Intimacy involves sharing our thoughts, desires and feelings with the other person. Passion is partly about having a healthy sex life, but not exclusively. It can also involve sharing an interest, cause or belief we feel passionate about. Commitment is about both partners making a conscious decision to stay together long-term, in good times and bad times; to work together to resolve difficulties and differences and to resist the temptation of unfaithfulness that we all sometimes feel. Unfortunately, the subject of commitment in a relationship is something we don’t often read about or hear discussed. We seem to focus more on our rights. Some of the issues couples fight about most are finances, a new baby, step-children, disruptive teenagers and sex. There will be rows in any healthy partnership but if we can communicate and connect with mutual trust, respect and understanding we are on the right track. We need to let our partners know who we are, what we need and how we feel. Each partner needs to feel able to be open and honest without the fear of rejection or being judged.

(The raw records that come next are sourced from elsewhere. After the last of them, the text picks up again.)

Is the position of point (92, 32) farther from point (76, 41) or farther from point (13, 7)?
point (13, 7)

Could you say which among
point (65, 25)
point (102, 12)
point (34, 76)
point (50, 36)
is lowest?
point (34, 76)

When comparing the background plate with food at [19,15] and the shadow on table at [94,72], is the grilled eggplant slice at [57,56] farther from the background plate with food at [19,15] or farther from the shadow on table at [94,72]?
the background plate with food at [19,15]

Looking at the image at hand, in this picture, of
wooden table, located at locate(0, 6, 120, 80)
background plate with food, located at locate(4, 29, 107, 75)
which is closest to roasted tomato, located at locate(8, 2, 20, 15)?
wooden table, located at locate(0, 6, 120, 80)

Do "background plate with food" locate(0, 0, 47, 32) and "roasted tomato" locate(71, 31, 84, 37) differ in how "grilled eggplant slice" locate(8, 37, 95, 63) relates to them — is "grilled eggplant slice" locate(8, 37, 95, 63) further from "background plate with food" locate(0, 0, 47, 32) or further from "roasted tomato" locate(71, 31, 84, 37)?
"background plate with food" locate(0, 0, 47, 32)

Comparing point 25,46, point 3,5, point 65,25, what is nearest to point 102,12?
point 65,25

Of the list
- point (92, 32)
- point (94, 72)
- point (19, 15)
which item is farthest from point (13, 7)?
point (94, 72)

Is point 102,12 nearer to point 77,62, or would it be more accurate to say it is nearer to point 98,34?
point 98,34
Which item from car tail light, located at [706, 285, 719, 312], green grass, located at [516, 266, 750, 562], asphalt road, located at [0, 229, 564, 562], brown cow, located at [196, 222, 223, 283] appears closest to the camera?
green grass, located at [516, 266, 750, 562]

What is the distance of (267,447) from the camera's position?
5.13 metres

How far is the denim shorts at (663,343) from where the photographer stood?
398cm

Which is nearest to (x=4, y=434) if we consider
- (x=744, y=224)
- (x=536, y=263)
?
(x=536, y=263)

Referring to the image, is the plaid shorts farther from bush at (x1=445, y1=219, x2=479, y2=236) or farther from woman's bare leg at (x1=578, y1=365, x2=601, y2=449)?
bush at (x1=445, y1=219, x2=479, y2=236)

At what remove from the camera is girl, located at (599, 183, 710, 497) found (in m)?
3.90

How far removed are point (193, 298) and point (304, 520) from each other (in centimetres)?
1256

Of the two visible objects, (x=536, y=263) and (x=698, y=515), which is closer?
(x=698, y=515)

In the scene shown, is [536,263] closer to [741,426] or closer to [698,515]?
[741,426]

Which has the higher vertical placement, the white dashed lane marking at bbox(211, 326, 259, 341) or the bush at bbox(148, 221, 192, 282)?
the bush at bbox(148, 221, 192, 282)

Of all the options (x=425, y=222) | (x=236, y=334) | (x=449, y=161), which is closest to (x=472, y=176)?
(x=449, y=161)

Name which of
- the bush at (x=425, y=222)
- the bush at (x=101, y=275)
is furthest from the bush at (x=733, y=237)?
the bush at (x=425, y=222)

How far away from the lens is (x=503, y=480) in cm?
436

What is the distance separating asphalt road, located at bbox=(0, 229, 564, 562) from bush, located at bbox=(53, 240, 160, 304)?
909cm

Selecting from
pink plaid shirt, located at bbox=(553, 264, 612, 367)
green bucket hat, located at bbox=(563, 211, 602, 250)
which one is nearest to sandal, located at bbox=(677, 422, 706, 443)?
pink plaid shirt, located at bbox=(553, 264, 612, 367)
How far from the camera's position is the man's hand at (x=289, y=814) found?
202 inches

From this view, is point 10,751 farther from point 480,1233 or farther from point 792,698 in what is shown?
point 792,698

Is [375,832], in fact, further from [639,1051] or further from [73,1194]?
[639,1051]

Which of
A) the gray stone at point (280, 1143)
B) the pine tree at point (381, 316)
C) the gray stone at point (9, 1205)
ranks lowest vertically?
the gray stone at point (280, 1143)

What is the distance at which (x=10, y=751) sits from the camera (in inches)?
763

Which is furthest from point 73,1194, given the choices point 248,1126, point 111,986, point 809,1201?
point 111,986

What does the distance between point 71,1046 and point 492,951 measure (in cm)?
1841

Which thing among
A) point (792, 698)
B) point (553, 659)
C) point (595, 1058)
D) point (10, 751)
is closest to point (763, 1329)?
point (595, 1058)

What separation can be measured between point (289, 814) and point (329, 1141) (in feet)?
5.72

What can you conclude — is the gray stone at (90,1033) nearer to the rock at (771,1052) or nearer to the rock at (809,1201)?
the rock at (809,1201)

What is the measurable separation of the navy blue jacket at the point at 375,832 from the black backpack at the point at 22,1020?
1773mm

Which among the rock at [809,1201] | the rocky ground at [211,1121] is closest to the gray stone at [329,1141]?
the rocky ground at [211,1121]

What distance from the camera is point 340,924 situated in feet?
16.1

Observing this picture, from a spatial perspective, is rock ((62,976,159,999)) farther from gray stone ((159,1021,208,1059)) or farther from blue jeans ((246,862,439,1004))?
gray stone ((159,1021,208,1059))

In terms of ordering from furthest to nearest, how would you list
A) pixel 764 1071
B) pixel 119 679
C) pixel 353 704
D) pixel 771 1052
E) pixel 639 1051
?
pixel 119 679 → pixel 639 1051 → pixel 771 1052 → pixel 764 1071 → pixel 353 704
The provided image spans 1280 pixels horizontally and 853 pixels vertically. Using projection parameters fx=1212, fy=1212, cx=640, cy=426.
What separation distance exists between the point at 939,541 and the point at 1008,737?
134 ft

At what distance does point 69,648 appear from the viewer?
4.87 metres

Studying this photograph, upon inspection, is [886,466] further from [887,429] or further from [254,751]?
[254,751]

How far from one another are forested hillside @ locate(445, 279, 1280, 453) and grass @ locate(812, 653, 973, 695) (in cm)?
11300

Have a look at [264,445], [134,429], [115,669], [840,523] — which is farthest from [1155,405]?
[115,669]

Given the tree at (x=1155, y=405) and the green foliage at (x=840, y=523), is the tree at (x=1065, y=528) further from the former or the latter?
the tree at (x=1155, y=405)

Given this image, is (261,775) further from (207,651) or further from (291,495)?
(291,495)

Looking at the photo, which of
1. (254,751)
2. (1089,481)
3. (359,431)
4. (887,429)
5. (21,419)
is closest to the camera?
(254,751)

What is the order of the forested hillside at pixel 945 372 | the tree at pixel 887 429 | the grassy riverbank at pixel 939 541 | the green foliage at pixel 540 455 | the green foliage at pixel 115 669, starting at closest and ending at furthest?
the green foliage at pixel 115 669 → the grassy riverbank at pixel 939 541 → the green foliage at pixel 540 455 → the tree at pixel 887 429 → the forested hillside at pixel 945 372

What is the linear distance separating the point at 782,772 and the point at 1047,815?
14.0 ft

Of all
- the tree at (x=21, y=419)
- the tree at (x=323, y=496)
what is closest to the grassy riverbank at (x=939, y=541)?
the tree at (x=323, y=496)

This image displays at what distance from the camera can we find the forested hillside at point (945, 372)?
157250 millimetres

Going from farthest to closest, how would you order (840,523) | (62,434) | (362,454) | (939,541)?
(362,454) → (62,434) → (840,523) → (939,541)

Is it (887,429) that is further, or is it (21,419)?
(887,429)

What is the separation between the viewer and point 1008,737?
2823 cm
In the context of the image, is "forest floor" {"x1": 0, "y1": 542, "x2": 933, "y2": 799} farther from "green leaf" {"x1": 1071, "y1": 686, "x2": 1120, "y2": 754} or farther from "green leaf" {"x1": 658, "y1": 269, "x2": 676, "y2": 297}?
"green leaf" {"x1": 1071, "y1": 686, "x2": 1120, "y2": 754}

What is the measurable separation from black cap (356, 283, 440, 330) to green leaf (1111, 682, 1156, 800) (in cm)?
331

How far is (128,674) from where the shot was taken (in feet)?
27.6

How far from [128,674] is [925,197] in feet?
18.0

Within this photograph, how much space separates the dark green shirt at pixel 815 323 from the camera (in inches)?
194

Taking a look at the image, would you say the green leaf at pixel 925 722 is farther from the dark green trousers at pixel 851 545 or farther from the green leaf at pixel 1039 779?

The number one issue couples argue about is money. Usually it’s actually the things that money represents that invoke some of our deepest fears and can cause us to react strongly. Money symbolises power, security, trust and worth; our very survival even. Financial anxiety can cause insomnia, depression and anger; it can destroy partnerships and marriages. Talking about it and being proactive is the key and there are many charities and organisations that offer to help people deal with financial difficulties free of charge.
Coping with a new baby is another thing that can cause problems between couples. Suddenly, it’s difficult to find time for ourselves and uninterrupted time for our partner, so we have to be proactive and make it happen. Our sex life can change and so it needs attention. Suddenly, not only do we have to juggle family life and work, we also have to start agreeing on how to bring up a child. So talk to your partner and other parents about these matters, be supportive towards each other and share the workload. Make sure you regularly get a babysitter and have a date night. Romance is the language of love and expressing our love for each other in every situation, through words and actions, is one of the things that help to keep us together.
Step-children can pose a challenge. New skills are required when blending families and our own feelings, our partner’s feelings and those of the children all have to be considered. Open and honest communication, support and understanding between partners are essential. Discuss guidelines and boundaries concerning bringing up the children. Agree on your roles within the new blended family and make sure the children know where they stand. Talk to the children, establish new routines and allow for the fact that there may be some resentment while everyone gets established.
Stroppy teenagers can be challenging and worrying. Teenagers are desperately searching for independence and trying to find their identity. During this time their emotions run high, they push against the boundaries and create a power struggle between us and themselves. Parents can feel rejected and criticised and if the situation is not handled well the home can become a battleground. This is a time of transition into adulthood; they are beginning to form their own opinions and beliefs and their own plans for the future. This is normal and healthy; they may no longer be influenced by their parents and this can be hard for us to accept. Teenagers need our support, validation and encouragement if the transition is to be a successful one.
Through all the challenging times that life brings into a partnership we have to keep working at the relationship in order to keeping it strong, healthy and loving. If we neglect it we are in danger of losing it so we should never stop nurturing the intimacy, passion and commitment. Keep the romance alive. Some people are more comfortable than others with being “touchy, feely” but each time we hug and touch the other person we strengthen our ability to give and receive affection. Hugging, touching and kissing make us feel good, because endorphins are released promoting feelings of wellbeing. And if romance is the language of love, then perhaps kissing is the food of love. A kiss can lift a moment and brighten any day.